» **RECORDS PROVIDED**:
_ _ _ _ _

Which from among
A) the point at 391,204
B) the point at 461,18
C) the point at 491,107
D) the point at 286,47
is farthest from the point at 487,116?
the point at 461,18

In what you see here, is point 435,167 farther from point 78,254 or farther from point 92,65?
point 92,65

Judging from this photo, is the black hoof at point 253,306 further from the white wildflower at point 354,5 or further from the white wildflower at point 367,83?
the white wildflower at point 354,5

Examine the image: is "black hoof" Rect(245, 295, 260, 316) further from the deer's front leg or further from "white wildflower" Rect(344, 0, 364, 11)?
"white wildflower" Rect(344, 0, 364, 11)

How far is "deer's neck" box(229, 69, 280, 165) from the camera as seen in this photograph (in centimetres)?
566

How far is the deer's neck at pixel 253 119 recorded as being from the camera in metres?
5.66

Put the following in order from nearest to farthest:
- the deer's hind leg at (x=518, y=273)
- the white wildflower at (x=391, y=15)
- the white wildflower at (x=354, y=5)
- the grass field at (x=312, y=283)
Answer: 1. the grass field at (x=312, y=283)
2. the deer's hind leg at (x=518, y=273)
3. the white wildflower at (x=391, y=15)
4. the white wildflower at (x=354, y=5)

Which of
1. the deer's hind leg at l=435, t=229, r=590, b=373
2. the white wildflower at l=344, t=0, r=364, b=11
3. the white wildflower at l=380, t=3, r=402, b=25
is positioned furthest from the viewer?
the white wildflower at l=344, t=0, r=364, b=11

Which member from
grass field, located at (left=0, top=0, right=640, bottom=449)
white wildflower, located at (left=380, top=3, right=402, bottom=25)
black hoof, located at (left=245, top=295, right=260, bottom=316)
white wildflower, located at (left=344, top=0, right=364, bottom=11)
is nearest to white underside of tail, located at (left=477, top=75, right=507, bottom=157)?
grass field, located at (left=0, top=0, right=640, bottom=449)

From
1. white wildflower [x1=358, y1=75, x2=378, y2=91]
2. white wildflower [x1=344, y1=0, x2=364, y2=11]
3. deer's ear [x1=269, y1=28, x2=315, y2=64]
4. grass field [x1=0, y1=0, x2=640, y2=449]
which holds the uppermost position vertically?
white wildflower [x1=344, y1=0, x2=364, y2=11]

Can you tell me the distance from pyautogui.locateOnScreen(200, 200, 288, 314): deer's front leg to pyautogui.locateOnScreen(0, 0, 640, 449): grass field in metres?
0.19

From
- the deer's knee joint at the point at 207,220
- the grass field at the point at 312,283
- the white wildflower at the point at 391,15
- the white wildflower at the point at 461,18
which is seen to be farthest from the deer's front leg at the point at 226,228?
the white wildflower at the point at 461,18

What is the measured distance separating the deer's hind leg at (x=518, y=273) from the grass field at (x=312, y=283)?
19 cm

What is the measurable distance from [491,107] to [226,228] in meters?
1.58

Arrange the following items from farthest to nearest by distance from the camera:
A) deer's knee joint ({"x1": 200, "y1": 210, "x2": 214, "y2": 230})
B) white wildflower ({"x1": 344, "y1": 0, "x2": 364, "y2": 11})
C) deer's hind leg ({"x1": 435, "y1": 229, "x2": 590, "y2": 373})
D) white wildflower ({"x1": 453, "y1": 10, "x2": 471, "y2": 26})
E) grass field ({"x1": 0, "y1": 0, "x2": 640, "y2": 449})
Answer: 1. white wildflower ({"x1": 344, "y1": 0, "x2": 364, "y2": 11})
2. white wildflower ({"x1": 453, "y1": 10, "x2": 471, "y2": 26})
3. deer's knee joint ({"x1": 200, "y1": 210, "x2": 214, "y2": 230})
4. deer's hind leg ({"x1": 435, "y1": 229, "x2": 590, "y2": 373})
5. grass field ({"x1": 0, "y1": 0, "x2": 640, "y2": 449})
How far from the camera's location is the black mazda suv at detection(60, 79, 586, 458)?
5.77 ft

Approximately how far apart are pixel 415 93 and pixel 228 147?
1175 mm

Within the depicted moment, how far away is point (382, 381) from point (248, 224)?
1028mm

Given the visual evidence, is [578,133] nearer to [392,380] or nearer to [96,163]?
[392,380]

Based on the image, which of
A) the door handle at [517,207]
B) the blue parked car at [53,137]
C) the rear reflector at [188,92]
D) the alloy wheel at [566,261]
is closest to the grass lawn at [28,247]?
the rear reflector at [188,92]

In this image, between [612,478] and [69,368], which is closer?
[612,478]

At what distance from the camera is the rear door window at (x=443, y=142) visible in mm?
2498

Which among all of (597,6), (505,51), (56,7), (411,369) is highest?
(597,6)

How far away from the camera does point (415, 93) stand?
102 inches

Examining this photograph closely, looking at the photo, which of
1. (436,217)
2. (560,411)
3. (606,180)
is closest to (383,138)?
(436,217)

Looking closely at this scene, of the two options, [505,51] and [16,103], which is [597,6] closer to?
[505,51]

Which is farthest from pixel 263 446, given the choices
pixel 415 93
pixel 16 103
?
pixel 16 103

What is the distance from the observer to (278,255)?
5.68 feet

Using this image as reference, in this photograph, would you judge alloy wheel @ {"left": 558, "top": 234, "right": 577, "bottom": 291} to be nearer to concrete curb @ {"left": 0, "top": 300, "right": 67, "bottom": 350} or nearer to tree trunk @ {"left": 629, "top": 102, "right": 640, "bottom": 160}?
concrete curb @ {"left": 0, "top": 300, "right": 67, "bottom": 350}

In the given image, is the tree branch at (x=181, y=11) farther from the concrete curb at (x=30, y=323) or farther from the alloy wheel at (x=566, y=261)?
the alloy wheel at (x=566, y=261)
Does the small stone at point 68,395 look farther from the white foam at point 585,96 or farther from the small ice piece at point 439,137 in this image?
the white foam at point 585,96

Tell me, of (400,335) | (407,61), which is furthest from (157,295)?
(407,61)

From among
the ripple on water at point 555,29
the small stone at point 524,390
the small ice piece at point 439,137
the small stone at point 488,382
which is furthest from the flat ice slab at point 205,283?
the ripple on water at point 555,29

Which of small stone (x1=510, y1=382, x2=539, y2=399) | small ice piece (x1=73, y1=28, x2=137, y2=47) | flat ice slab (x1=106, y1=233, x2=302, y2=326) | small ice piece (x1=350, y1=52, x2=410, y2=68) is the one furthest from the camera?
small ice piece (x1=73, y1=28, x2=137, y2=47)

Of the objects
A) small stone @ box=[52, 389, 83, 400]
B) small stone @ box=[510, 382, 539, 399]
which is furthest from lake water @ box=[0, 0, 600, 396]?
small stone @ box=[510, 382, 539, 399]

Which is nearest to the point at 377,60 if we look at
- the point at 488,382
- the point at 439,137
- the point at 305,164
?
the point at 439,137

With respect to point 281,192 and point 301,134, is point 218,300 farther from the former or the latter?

_ _ _ _ _

» **EXERCISE TASK**: Copy every one of the records above word for word, with nothing added, dropped, or changed.

» **CORRECT RESPONSE**:
Which from among
A) the point at 391,204
B) the point at 461,18
C) the point at 491,107
D) the point at 286,47
is farthest from the point at 487,116?
the point at 461,18

In what you see here, is point 435,167 farther from point 78,254 or farther from point 92,65?
point 92,65

Judging from this photo, is the black hoof at point 253,306 further from the white wildflower at point 354,5 or further from the white wildflower at point 367,83?
the white wildflower at point 354,5

Examine the image: is "black hoof" Rect(245, 295, 260, 316) further from the deer's front leg or further from "white wildflower" Rect(344, 0, 364, 11)?
"white wildflower" Rect(344, 0, 364, 11)

How far is "deer's neck" box(229, 69, 280, 165) from the camera as seen in this photograph (in centimetres)?
566

How far is the deer's neck at pixel 253 119 recorded as being from the camera in metres?
5.66

Put the following in order from nearest to farthest:
- the deer's hind leg at (x=518, y=273)
- the white wildflower at (x=391, y=15)
- the white wildflower at (x=354, y=5)
- the grass field at (x=312, y=283)
Answer: 1. the grass field at (x=312, y=283)
2. the deer's hind leg at (x=518, y=273)
3. the white wildflower at (x=391, y=15)
4. the white wildflower at (x=354, y=5)

Which of
1. the deer's hind leg at l=435, t=229, r=590, b=373
2. the white wildflower at l=344, t=0, r=364, b=11
3. the white wildflower at l=380, t=3, r=402, b=25
is positioned furthest from the viewer?
the white wildflower at l=344, t=0, r=364, b=11

Which member from
grass field, located at (left=0, top=0, right=640, bottom=449)
white wildflower, located at (left=380, top=3, right=402, bottom=25)
black hoof, located at (left=245, top=295, right=260, bottom=316)
white wildflower, located at (left=344, top=0, right=364, bottom=11)
is nearest to white underside of tail, located at (left=477, top=75, right=507, bottom=157)?
grass field, located at (left=0, top=0, right=640, bottom=449)

From
1. white wildflower [x1=358, y1=75, x2=378, y2=91]
2. white wildflower [x1=344, y1=0, x2=364, y2=11]
3. deer's ear [x1=269, y1=28, x2=315, y2=64]
4. grass field [x1=0, y1=0, x2=640, y2=449]
which holds the uppermost position vertically?
white wildflower [x1=344, y1=0, x2=364, y2=11]

Can you tell me the distance from pyautogui.locateOnScreen(200, 200, 288, 314): deer's front leg to pyautogui.locateOnScreen(0, 0, 640, 449): grass field in metres?
0.19

From
- the deer's knee joint at the point at 207,220
- the grass field at the point at 312,283
- the white wildflower at the point at 391,15
- the white wildflower at the point at 461,18
which is seen to be farthest from the deer's front leg at the point at 226,228?
the white wildflower at the point at 461,18

What is the measured distance separating the deer's hind leg at (x=518, y=273) from the grass field at (x=312, y=283)?
19 cm

What is the measurable distance from [491,107] to [226,228] in meters?
1.58

Arrange the following items from farthest to nearest by distance from the camera:
A) deer's knee joint ({"x1": 200, "y1": 210, "x2": 214, "y2": 230})
B) white wildflower ({"x1": 344, "y1": 0, "x2": 364, "y2": 11})
C) deer's hind leg ({"x1": 435, "y1": 229, "x2": 590, "y2": 373})
D) white wildflower ({"x1": 453, "y1": 10, "x2": 471, "y2": 26})
E) grass field ({"x1": 0, "y1": 0, "x2": 640, "y2": 449})
Answer: 1. white wildflower ({"x1": 344, "y1": 0, "x2": 364, "y2": 11})
2. white wildflower ({"x1": 453, "y1": 10, "x2": 471, "y2": 26})
3. deer's knee joint ({"x1": 200, "y1": 210, "x2": 214, "y2": 230})
4. deer's hind leg ({"x1": 435, "y1": 229, "x2": 590, "y2": 373})
5. grass field ({"x1": 0, "y1": 0, "x2": 640, "y2": 449})
How far from the camera's location is the black mazda suv at detection(60, 79, 586, 458)?
5.77 ft

Approximately how far apart are pixel 415 93 and pixel 228 147?
1175 mm

Within the depicted moment, how far away is point (382, 381) from point (248, 224)?
1028mm

Given the visual evidence, is [578,133] nearer to [392,380] or nearer to [96,163]?
[392,380]

Based on the image, which of
A) the door handle at [517,207]
B) the blue parked car at [53,137]
C) the rear reflector at [188,92]
D) the alloy wheel at [566,261]
is closest to the grass lawn at [28,247]?
the rear reflector at [188,92]

In this image, between [612,478] and [69,368], which is closer?
[612,478]

At what distance from the camera is the rear door window at (x=443, y=142) visible in mm?
2498

Which among all of (597,6), (505,51), (56,7), (411,369) is highest?
(597,6)

How far away from the camera does point (415, 93) stand?
102 inches

Examining this photograph closely, looking at the photo, which of
1. (436,217)
2. (560,411)
3. (606,180)
is closest to (383,138)?
(436,217)

Looking closely at this scene, of the two options, [505,51] and [16,103], which is [597,6] closer to?
[505,51]

Which is farthest from pixel 263 446, given the choices
pixel 415 93
pixel 16 103
?
pixel 16 103

What is the distance from the observer to (278,255)?
5.68 feet

Using this image as reference, in this photograph, would you judge alloy wheel @ {"left": 558, "top": 234, "right": 577, "bottom": 291} to be nearer to concrete curb @ {"left": 0, "top": 300, "right": 67, "bottom": 350} or nearer to tree trunk @ {"left": 629, "top": 102, "right": 640, "bottom": 160}?
concrete curb @ {"left": 0, "top": 300, "right": 67, "bottom": 350}

In the given image, is the tree branch at (x=181, y=11) farther from the concrete curb at (x=30, y=323) or farther from the alloy wheel at (x=566, y=261)?
the alloy wheel at (x=566, y=261)
Does the small stone at point 68,395 look farther from the white foam at point 585,96 or farther from the small ice piece at point 439,137 in this image?
the white foam at point 585,96

Tell me, of (400,335) | (407,61), which is furthest from (157,295)?
(407,61)

From among
the ripple on water at point 555,29
the small stone at point 524,390
the small ice piece at point 439,137
the small stone at point 488,382
which is furthest from the flat ice slab at point 205,283?
the ripple on water at point 555,29

Which of small stone (x1=510, y1=382, x2=539, y2=399) | small ice piece (x1=73, y1=28, x2=137, y2=47) | flat ice slab (x1=106, y1=233, x2=302, y2=326) | small ice piece (x1=350, y1=52, x2=410, y2=68) is the one furthest from the camera?
small ice piece (x1=73, y1=28, x2=137, y2=47)

Of the objects
A) small stone @ box=[52, 389, 83, 400]
B) small stone @ box=[510, 382, 539, 399]
which is furthest from lake water @ box=[0, 0, 600, 396]?
small stone @ box=[510, 382, 539, 399]

Which is nearest to the point at 377,60 if we look at
- the point at 488,382
- the point at 439,137
- the point at 305,164
?
the point at 439,137

With respect to point 281,192 and point 301,134, is point 218,300 farther from the former or the latter?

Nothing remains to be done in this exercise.